**Text excerpt**
+++++
M_Malloy, being a servant of cats myself, I was mesmerized by your tale.  Some writers cannot read and lament it.  Yet writers are observers and, for you, the regular shifts in absorbing stimuli seem to inspire introspection and, I'm guessing, creativity.  I'm happy you've shared your thoughts on how you weave reading into your life and love/work.

Gosh, Cardenor, it takes too much energy even to heft a copy of "War and Peace," let alone read and study it twice! Many of us -- and by us I mean me -- have used reading to avoid social interaction, and have become obsessed w/it. However, we can be too hard on ourselves about that because a) it's a solitary pursuit; b) it's wicked comforting; c) many turn to it as kids because it's so enriching and enveloping when we can't find kids "like us."  But it can be a good excuse not to leave the house as we get older.  It's so cool that you love books so much that you taught yourself the classics.  Not all of us were lucky enough to learn them in grade or high school, though some of us like to act as if we do. : )
+++++
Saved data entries

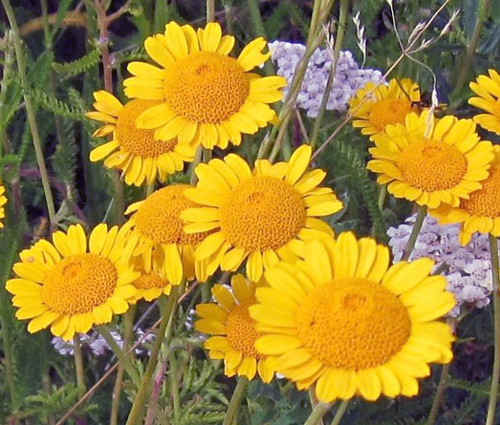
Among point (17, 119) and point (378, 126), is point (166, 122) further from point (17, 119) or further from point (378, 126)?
point (17, 119)

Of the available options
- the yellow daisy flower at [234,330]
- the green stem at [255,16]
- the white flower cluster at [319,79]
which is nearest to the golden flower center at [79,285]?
the yellow daisy flower at [234,330]

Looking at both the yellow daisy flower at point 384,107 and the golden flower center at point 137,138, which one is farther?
the yellow daisy flower at point 384,107

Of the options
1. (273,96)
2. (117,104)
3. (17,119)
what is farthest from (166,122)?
(17,119)

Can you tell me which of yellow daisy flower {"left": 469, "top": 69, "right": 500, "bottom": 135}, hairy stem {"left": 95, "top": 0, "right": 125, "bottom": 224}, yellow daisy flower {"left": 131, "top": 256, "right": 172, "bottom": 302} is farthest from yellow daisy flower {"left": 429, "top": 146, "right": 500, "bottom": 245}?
hairy stem {"left": 95, "top": 0, "right": 125, "bottom": 224}

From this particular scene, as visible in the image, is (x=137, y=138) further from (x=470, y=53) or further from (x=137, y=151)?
(x=470, y=53)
+++++
**Assigned task**
Continue the comment thread about reading, starting after its last sentence.

**Written response**
by Blogger Michelle_Buonfiglio on ‎01-07-2010 10:21 AM

The books=TV substitution might be valid depending upon whom you asked, MPG.  Like you, I believe there are tv productions every bit as enriching as novels. But again, that's an 'eye of the beholder' call, no? For instance, I thought PBS' "Teletubbies" was fab eye candy for our babies and taught them to be courteous and empathetic.  But others said it would ruin our kids' speech and mess w/their brains.


Yet if our query is whittled down to its essence, you're correct.  We're asking, "How do you find time among your responsibilities to enjoy the one activity/passtime which most relaxes/sooths/numbs/entertains you."


Joan_P, welcome to the Dark Side of hanging in the BN Book Clubs!  That's why we love having you here; you're so enthusiastic.


principessa, that's a great point about reading the cover copy!  Like you, I'm finding I can't read before bed anymore.  I was like that when my kids were young.  I hope it doesn't last, because I like to read at the end of the day when the house is totally silent. : )



by Blogger Michelle_Buonfiglio on ‎01-07-2010 10:40 AM

amyskf: yay reading, indeed! How vigorous and concise of you.  : )  You've brought up a most excellent subject, the one of need vs want.  I go through the same thing. There are the books I'm going to vet to write about. and that can be daunting. So my eye goes to the keeper shelf and I suddenly decide I just have to spend a weekend re-reading a fave author's backlist from the last 15 years.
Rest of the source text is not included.